Commanders and leaders
- Petar Berislavić: Pasha of Bosnia

Strength
- 2,500–10,000 men: Unknown

Casualties and losses
- All but 25 killed: Unknown

= Battle of Novigrad =

The Battle of Novigrad was a military engagement between the Kingdom of Croatia and the Ottoman Empire in Novigrad, Zadar County. The Croatians, led by Petar Berislavić, were defeated by the Ottomans.

==Background==
Petar Berislavić was the Ban of Croatia who ruled at the time of the Ottoman threat. Berislavić took the task of defending Croatia from them, who, starting in 1463, almost every year invaded Croatia. On June 15, 1513, Pope Leo X sent the ban of 50,000 ducats for this purpose. Thus Berislavić was able, in short order, to assemble a considerable army. On August 16, the Ottomans suffered a defeat near Dubica. This victory made Berislavić famous. The Pope sent him a blessed sword and hat. Yet this did not stop Ottoman incursion.
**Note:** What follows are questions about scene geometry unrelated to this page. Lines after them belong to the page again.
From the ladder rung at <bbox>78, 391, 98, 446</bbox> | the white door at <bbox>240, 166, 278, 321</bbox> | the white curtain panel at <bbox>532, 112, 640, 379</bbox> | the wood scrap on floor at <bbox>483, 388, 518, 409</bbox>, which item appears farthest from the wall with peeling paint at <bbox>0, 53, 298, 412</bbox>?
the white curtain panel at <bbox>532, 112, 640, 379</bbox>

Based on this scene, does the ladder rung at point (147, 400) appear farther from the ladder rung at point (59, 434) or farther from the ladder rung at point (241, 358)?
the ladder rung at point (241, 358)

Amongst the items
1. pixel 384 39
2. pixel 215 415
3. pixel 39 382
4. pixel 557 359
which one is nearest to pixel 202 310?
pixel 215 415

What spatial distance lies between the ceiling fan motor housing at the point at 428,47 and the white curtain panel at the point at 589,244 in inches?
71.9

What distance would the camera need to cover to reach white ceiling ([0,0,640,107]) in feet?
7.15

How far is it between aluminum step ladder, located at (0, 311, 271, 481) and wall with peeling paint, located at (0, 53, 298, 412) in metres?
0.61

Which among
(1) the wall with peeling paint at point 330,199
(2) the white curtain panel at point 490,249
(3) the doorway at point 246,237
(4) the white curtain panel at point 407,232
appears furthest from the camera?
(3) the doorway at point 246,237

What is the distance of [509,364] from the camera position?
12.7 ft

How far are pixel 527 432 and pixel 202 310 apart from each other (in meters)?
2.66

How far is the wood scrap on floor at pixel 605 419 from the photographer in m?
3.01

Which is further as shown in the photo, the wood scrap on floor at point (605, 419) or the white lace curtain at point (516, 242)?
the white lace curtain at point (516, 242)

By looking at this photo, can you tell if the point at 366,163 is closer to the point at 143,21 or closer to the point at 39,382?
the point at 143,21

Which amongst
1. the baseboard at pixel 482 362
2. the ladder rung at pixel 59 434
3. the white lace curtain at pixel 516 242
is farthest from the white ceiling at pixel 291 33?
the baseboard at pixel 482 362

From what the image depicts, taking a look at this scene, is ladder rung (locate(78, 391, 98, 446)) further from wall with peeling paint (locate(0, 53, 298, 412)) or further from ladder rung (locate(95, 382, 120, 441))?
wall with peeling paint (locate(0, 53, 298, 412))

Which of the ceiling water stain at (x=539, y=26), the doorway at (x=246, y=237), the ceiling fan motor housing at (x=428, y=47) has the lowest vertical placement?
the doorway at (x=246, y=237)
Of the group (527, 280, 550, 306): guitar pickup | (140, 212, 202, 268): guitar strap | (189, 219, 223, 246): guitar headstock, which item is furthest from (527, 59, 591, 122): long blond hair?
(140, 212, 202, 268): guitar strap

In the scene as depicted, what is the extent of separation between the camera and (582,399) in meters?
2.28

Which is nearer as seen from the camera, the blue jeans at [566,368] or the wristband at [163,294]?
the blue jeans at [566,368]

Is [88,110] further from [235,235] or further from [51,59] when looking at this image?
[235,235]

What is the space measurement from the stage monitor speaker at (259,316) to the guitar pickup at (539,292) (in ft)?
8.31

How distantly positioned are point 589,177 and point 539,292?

On September, 1514, an Ottoman force of 4,000 men invaded Croatia, ravaging and devastating the estates of the Krbava nobleman Ivan Karlović. They also pushed into the neighboring districts of Venetian Dalmatia, from where they returned to Bosnia with 3,000 captives and much livestock. At the end of 1514, they again invaded southern Croatia, where they captured Karin, Korlat, and a castle near Novigrad. In these raids, the nobles of the old Croatian county of Luka suffered the most.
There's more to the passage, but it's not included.